以下の課題:
1 - 組織変革に関する本文で、筆者が編集長を務める経営者コミュニティサイトの名前を答えてください。
2 - 組織変革に関する本文のうち、「1.自分事として考える」という語句を含む箇所から始めて「に取り組む姿勢が求められる。」の後で止め、その範囲の「責任感」を「使命感」に置き換えて書き直してください。
3 - 組織変革に関する本文を、最後の文の後から続けて書いてください。

マングローブ社長。組織変革と、その担い手となる管理職の人材開発を強みとする「組織人事コンサルティング会社」を経営。そのかたわら、経営者コミュニティサイト「MG-NET+(マグネットプラス)」編集長として経営者同士のネットワーク作りにも取り組んでいる。著書に『マングローブが教えてくれた働き方 ナチュラル経営のススメ』(ブルース・インターアクションズ)。


 前回は企業が組織変革を進めて行く時に、リーダーシップに求められるものとして

1.厳しい時こそ、まずはうまくいっていることと強みに目を向ける

2.経営に関する危機感は、責任と権限に応じて要望する

3.うまくいっていることと強みに集中して着実な復活のシナリオを描く

 という3つのことを書いた。

 今回はトップと一般社員の間に立つ、マネジメントに求められる3つのことを考えてみよう。

1.自分事として考える

 変革が必要な時というのは、多くの場合は業績が芳しくなく、社内の雰囲気も危機意識の中で沈滞していることが多く、市場価値に自信のある社員は早々に転職という行動に出たりしていることも多いものである。

 こんな時に求められるのは、当事者意識と責任感を持ってことに当たる管理職である。敏く状況を察知して自分を守るための行動としてその場を逃れたとしても、待っているのは厳しい環境から逃げる癖と、逃亡者としての汚名と、自分を鍛えるチャンスを逃したという事実だけである。

 会社への貢献意識と、自分の部下を守ろうという愛情と、自分の仕事への責任感と、人間的にもビジネスマンとしても、自分を鍛えるチャンスととらえる成長意欲とで、すべてを自分事として前向きに取り組む姿勢が求められる。

データ項目:
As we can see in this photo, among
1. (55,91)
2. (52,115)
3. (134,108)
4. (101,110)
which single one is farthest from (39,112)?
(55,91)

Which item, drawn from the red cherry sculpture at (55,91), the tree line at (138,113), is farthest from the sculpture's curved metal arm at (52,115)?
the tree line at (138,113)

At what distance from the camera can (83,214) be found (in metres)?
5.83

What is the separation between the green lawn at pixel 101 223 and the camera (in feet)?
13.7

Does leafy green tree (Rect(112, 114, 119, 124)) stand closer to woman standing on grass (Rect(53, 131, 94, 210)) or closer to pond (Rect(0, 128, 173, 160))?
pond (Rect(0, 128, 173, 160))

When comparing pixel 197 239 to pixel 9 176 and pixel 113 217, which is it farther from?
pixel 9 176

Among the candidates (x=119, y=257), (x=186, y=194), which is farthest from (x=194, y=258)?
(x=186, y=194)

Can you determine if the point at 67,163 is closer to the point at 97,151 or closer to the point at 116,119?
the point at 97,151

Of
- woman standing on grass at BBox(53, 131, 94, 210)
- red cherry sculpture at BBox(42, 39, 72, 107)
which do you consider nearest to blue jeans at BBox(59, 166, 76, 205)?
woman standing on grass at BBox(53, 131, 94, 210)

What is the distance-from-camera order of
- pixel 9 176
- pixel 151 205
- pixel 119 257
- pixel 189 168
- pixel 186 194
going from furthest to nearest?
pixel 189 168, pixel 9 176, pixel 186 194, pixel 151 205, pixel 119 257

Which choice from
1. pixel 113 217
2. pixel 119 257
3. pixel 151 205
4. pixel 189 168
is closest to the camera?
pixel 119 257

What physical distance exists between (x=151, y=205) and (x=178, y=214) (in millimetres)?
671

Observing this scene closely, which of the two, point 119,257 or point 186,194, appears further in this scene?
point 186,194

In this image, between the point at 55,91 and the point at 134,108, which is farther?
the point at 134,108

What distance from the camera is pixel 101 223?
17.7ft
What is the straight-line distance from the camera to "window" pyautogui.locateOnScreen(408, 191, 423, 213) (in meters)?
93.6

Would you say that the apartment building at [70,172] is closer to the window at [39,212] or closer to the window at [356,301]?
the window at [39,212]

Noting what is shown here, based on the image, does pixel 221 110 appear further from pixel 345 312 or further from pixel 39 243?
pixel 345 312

解答:
1 - MG-NET+(マグネットプラス)

2 -
1.自分事として考える

 変革が必要な時というのは、多くの場合は業績が芳しくなく、社内の雰囲気も危機意識の中で沈滞していることが多く、市場価値に自信のある社員は早々に転職という行動に出たりしていることも多いものである。

 こんな時に求められるのは、当事者意識と使命感を持ってことに当たる管理職である。敏く状況を察知して自分を守るための行動としてその場を逃れたとしても、待っているのは厳しい環境から逃げる癖と、逃亡者としての汚名と、自分を鍛えるチャンスを逃したという事実だけである。

 会社への貢献意識と、自分の部下を守ろうという愛情と、自分の仕事への使命感と、人間的にもビジネスマンとしても、自分を鍛えるチャンスととらえる成長意欲とで、すべてを自分事として前向きに取り組む姿勢が求められる。

3 -
 非常時には、ひどい管理職も出現するものである。自分の部下に対して「こんな会社早く逃げ出したほうがいいぞ!」などとそそのかす、当事者意識と責任感のかけらもない行動を取る管理職も現実として出てくるものなのである。

2.チームのエネルギーレベルを上げる

 「こんな会社早く逃げ出したほうがいいぞ!」などと部下をそそのかすなどということは、管理職どころか人間としても最低レベルの話であって、本来求められるのは、メンバーひとりひとりを鼓舞し、絶妙な組織運営で自分の預かるチームのエネルギーレベルを上げることである。

 どんなに優れたビジネスモデルを持っていても、世の中の変化や会社の事態の変化に合わせて仕事をやり方を考えながら業績を上げていくのは「人間」である。そしてその源は、その人が持っている「エネルギー」である。

 組織の変革には、平時よりもよけいに社員にも負荷がかかり、普段よりも多くのエネルギーが必要である。メンバー一人ひとりが持っている「貢献のエネルギー」「成長のエネルギー」「実現のエネルギー」に火をつけ、チームとしての「目的のエネルギー」「異質のエネルギー」「場のエネルギー」を上手に上げていく「打ち手」を繰り出すことができなくてはならないのだ。

3.イエスマンでいい時と自分の意見を言うべき時をわきまえる

 最後の3つ目は、変革時における経営トップに対しての態度の問題についてである。一般論として「イエスマン」が恥ずべき管理職の例示として語られ、上に対して言いたいことを積極的にぶつけていくことができることが奨励される傾向にある。

 しかし、これらのことも程度問題であり、さらには時と場合によっては、そのことが問題を引き起こすことにもなりえる問題である。平時ならまだしも、変革時のひっ迫した中で組織としての決定事項を一気呵成に実行に移さなくてはならない局面で、ここぞとばかりに自分の持論を滔々と述べても障害になるだけである。多少の言いたいことはグッと呑み込んで、全体の利益を第一に考えた行動をしてくれる管理職は貴重な存在である。(今野誠一)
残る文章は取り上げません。